**To be done**
Transcribe the book club post on The Argonauts word for word, between "That was an" and "pregnancy and parenting.", inclusive.

**Passage given**
Monday, April 18, 2016

March Meeting, "The Argonauts" by Maggie Nelson

That was an interesting evening! Our March book was The Argonauts by Maggie Nelson. Only half of our group made it to the meeting. I’m wondering if that was because they were so put off by the book that they didn’t read it and/or didn’t want to discuss it. I‘ll have to ask them next month. In any case, the six of us who braved reading the entire 143 pages had a great discussion – an XXX-rated one because of the provocative and sexual content that included topics such as lesbian, gay, bisexual, and transgender (LGBT) issues; class; personal identity; sex; and pregnancy and parenting.

**Record extracts**
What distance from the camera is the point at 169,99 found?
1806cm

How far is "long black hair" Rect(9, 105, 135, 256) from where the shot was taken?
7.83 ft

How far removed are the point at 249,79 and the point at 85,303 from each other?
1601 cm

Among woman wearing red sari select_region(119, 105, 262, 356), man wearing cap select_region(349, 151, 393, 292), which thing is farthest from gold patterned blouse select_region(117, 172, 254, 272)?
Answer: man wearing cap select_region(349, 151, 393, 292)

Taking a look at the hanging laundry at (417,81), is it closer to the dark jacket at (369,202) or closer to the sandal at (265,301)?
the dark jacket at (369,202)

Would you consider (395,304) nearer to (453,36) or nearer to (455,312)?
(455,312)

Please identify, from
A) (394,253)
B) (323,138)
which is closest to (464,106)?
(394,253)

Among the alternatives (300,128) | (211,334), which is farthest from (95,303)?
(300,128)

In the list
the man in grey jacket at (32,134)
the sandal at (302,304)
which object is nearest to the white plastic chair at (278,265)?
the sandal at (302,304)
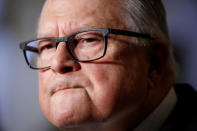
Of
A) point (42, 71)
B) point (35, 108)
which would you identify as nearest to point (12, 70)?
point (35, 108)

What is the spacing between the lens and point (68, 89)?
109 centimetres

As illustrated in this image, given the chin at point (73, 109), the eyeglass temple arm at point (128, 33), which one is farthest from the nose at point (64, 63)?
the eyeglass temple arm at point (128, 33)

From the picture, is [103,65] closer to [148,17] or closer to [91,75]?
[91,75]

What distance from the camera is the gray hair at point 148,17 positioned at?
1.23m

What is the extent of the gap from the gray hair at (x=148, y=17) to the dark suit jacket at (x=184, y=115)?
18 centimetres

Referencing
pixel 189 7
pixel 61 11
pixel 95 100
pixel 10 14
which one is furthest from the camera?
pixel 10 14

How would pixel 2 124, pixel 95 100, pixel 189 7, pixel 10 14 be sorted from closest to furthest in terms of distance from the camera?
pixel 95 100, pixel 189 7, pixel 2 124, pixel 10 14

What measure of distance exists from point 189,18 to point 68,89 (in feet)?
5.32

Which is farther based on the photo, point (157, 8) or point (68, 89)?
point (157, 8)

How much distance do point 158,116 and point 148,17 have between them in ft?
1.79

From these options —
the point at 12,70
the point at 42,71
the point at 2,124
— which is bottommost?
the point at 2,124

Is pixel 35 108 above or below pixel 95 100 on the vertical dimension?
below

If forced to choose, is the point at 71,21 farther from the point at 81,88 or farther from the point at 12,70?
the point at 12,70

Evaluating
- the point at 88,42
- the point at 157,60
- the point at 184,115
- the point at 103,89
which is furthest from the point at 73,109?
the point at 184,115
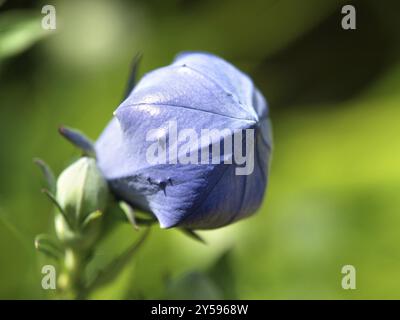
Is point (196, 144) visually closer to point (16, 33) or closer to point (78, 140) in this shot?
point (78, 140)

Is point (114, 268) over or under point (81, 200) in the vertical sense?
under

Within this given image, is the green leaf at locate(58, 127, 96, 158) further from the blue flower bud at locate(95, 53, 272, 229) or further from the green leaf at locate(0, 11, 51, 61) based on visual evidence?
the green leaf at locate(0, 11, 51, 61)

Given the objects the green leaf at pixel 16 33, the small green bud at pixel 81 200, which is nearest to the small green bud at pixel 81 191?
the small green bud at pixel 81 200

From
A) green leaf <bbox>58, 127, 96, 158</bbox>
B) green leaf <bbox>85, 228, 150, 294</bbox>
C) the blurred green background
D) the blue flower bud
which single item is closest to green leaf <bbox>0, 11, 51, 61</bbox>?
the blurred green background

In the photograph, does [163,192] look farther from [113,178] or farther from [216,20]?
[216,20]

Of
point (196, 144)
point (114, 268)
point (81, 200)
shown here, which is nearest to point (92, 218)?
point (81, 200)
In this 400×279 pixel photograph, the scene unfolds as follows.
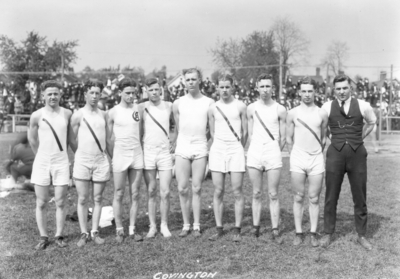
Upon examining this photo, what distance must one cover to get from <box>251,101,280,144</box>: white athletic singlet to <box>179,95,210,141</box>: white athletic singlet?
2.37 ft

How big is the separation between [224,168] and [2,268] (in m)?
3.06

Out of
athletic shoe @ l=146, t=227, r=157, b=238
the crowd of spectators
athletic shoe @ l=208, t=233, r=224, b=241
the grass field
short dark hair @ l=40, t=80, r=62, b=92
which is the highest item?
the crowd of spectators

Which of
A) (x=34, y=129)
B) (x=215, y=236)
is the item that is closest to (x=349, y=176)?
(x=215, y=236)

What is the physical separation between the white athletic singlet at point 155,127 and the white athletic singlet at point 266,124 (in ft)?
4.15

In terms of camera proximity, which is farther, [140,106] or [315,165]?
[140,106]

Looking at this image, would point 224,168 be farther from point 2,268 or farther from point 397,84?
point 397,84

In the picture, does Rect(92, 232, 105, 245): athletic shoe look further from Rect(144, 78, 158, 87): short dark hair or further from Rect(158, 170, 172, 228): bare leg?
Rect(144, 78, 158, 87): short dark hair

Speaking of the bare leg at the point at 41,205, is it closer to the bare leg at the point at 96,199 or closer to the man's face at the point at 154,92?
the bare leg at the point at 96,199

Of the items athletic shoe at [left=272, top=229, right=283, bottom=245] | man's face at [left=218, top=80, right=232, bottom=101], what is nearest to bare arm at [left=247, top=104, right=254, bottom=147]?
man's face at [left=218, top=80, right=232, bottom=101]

==

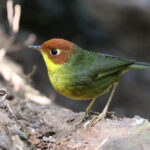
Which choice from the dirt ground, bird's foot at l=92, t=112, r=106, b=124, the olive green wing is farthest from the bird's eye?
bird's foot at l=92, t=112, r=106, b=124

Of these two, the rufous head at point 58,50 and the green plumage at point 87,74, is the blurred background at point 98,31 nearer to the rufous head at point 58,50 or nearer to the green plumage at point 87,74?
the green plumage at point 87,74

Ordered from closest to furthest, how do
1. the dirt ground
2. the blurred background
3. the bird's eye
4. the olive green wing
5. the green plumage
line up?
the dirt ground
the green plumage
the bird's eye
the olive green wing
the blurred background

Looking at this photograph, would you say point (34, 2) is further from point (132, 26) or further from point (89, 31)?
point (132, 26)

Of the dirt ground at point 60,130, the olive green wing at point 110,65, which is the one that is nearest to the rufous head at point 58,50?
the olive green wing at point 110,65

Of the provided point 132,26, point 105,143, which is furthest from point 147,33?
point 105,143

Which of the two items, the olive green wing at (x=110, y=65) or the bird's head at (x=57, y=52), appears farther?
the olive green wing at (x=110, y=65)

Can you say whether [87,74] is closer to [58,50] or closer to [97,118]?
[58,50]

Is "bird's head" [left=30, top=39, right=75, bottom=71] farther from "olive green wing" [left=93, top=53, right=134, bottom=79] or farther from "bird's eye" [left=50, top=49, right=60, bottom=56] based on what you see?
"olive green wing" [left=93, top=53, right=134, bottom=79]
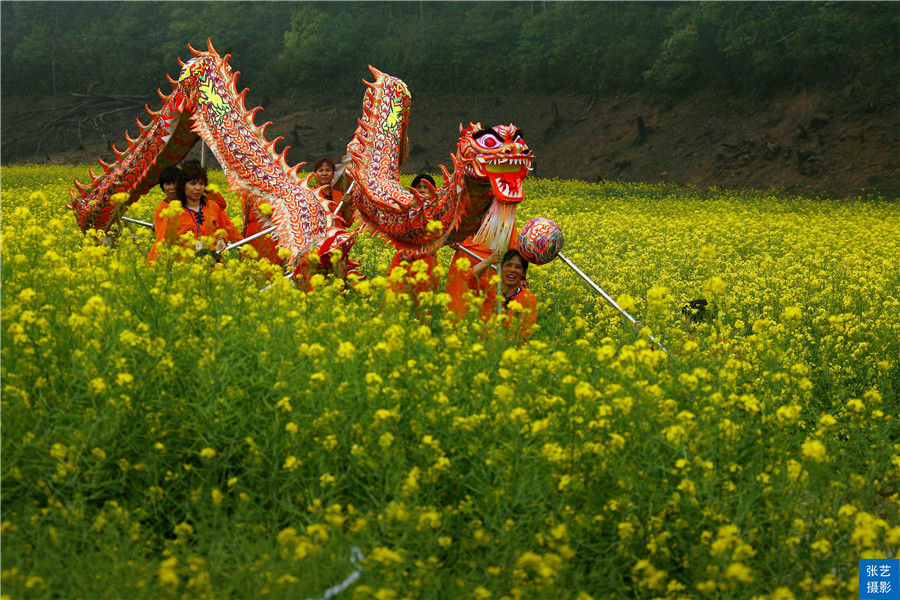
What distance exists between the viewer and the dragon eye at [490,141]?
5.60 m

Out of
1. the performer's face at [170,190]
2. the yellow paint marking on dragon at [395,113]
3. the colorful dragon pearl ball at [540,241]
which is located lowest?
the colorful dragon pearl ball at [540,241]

==

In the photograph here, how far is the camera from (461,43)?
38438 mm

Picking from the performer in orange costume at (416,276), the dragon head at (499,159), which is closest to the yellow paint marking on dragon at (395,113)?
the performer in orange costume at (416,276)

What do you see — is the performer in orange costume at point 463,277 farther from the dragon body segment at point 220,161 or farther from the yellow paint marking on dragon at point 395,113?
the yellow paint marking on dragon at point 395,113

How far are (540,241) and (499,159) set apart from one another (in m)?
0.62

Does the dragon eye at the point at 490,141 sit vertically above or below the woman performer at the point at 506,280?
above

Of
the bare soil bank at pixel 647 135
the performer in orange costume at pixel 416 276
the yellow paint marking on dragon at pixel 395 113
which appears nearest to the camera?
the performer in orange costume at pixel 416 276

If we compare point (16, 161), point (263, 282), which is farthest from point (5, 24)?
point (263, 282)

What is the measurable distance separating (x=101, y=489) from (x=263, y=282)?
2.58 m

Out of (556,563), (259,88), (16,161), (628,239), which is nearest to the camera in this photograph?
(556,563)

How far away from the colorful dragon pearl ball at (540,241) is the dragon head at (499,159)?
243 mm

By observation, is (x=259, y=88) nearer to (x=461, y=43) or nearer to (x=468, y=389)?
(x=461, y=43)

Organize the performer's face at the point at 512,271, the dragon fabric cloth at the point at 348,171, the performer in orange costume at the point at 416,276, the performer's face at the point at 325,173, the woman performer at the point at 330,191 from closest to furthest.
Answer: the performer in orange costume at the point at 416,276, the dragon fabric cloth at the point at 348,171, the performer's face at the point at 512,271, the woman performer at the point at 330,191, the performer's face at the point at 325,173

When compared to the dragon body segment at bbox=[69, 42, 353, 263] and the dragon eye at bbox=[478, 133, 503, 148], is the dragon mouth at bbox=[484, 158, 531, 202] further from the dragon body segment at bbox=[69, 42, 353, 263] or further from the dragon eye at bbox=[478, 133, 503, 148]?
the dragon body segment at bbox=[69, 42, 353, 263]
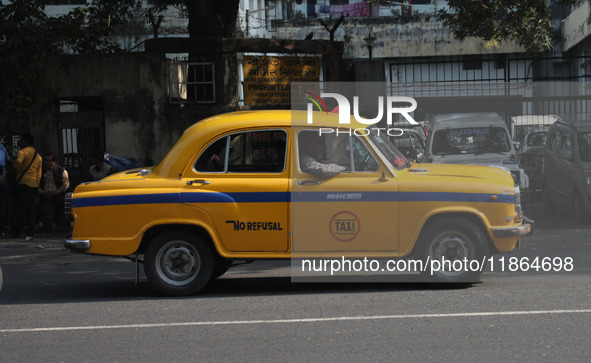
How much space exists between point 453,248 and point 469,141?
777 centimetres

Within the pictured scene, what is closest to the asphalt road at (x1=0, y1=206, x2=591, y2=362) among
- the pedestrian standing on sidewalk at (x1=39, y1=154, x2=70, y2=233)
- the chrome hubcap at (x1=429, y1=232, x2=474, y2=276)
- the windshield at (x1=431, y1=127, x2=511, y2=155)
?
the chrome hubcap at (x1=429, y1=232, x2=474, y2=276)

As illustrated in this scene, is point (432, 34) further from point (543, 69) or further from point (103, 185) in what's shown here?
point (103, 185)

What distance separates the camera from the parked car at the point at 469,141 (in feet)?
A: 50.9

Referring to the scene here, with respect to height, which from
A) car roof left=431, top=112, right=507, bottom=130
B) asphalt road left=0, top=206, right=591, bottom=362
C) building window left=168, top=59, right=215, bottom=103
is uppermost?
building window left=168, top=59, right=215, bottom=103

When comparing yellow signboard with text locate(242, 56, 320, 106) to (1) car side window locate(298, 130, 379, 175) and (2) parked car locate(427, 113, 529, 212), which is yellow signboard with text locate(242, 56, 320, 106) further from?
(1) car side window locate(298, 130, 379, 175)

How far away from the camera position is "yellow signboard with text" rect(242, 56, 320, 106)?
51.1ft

**Response to the task**
That was an interesting evening! Our March book was The Argonauts by Maggie Nelson. Only half of our group made it to the meeting. I’m wondering if that was because they were so put off by the book that they didn’t read it and/or didn’t want to discuss it. I‘ll have to ask them next month. In any case, the six of us who braved reading the entire 143 pages had a great discussion – an XXX-rated one because of the provocative and sexual content that included topics such as lesbian, gay, bisexual, and transgender (LGBT) issues; class; personal identity; sex; and pregnancy and parenting.